Tuning and external validation of an adult congenital heart disease risk prediction model

Abstract

Aims: Adequate risk prediction can optimize the clinical management in adult congenital heart disease (ACHD). We aimed to update and subsequently validate a previously developed ACHD risk prediction model.

Methods and results: A prediction model was developed in a prospective cohort study including 602 moderately or severely complex ACHD patients, enrolled as outpatients at a tertiary centre in the Netherlands (2011-2013). Multivariable Cox regression was used to develop a model for predicting the 1-year risks of death, heart failure (HF), or arrhythmia (primary endpoint). The Boston ACHD Biobank study, a prospectively enrolled cohort (n = 749) of outpatients who visited a referral centre in Boston (2012-2017), was used for external validation. The primary endpoint occurred in 153 (26%) and 191 (28%) patients in the derivation and validation cohorts over median follow-up of 5.6 and 2.3 years, respectively.

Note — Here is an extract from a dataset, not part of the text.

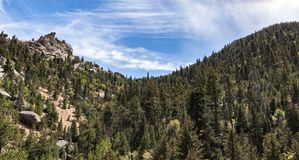 Unspoilt wilderness of Pikes Peak. A beautiful valley visible from the Cog Railway near Pikes Peak in Colorado Stock Images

The final model included 5 out of 14 pre-specified predictors with the following hazard ratios; New York Heart Association class ≥II: 1.92 [95% confidence interval (CI) 1.28-2.90], cardiac medication 2.52 (95% CI 1.72-3.69), ≥1 reintervention after initial repair: 1.56 (95% CI 1.09-2.22), body mass index: 1.04 (95% CI 1.01-1.07), log2 N-terminal pro B-type natriuretic peptide (pmol/L): 1.48 (95% CI 1.32-1.65). At external validation, the model showed good discrimination (C-statistic 0.79, 95% CI 0.74-0.83) and excellent calibration (calibration-in-the-large = -0.002; calibration slope = 0.99).

Conclusion: These data support the validity and applicability of a parsimonious ACHD risk model based on five readily available clinical variables to accurately predict the 1-year risk of death, HF, or arrhythmia. This risk tool may help guide appropriate care for moderately or severely complex ACHD.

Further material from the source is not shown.